"I go to visit her. The interview takes place amid her familiar accustomed things, which assist and protect her. She sits beside the window—her little sewing-table, her work-basket, a dozen scattered articles. She sews without thinking of much, in the broad daylight so dazzlingly brilliant that you can't see the swing of the pendulum. Her head is bent, the sunlight grazes her neck. You feel her spirit is with her needle and thread, that is, crystallized in calm. Her tranquillized body submits in advance to the impending visit. She has only to lift her eyes to know the limits set to her being, the very boundary-line of everything she awaits.


"I enter. I go to her. My steps erect a hedge of sound around me. To make myself seen I raise my voice.... How make myself heard? I do not know.... Since truth is triumphant, the announcement of my presence may be triumphant also. It may write 'I love him' all over me before we shake hands or even give each other the first look.

"She knows. She knows everything. I feel bathed in a vast thankfulness. Just imagine: when people talk of you, she is the only one in the world who knows down to the very roots of her being the full content of their words. It is as if I were speaking to God.

"Well, I begin. Laughing, crying I impart what cannot be imparted. I hurry. The words flowing from my lips warm me with their generous wine, and I hear love pouring forth.

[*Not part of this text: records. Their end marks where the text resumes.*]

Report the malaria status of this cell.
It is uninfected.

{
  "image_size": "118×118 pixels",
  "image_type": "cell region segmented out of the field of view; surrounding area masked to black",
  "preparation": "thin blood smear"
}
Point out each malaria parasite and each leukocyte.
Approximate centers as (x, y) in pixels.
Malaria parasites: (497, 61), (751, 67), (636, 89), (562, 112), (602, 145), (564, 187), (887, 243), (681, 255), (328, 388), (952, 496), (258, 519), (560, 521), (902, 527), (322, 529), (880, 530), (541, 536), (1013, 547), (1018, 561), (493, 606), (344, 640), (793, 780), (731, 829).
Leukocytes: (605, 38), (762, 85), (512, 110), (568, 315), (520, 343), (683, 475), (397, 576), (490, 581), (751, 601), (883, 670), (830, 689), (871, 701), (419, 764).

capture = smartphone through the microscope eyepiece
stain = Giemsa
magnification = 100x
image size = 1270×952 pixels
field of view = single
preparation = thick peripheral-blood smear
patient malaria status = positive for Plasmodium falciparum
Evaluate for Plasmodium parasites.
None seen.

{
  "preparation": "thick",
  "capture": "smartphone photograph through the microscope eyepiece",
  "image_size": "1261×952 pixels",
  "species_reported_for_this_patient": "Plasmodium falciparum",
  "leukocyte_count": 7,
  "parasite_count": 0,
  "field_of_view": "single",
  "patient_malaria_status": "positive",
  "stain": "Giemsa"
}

"I see myself, almost on my knees, scarcely perceiving her. Is it to her that I address myself? I speak merely in order to remove a barrier obstructing the light and to say the truth.

"In the breathless words that I pour out at her feet it is not a question perhaps of either her or myself. Why should it be? I never considered that I was doing her a wrong. If she reads my face, she will see things as they are. Have I turned anything away from her, have I diminished her portion, have I deprived her of anything? I have simply given you everything.

"Don't say she might repulse me and would be right if she did, because that, after all, would be the human way to act. Human to you means everything that deceives itself and denies the essential grace, everything that falls and dies in the mud of the road. Are you quite sure that a woman when she loves does not feel that sort of humanity die?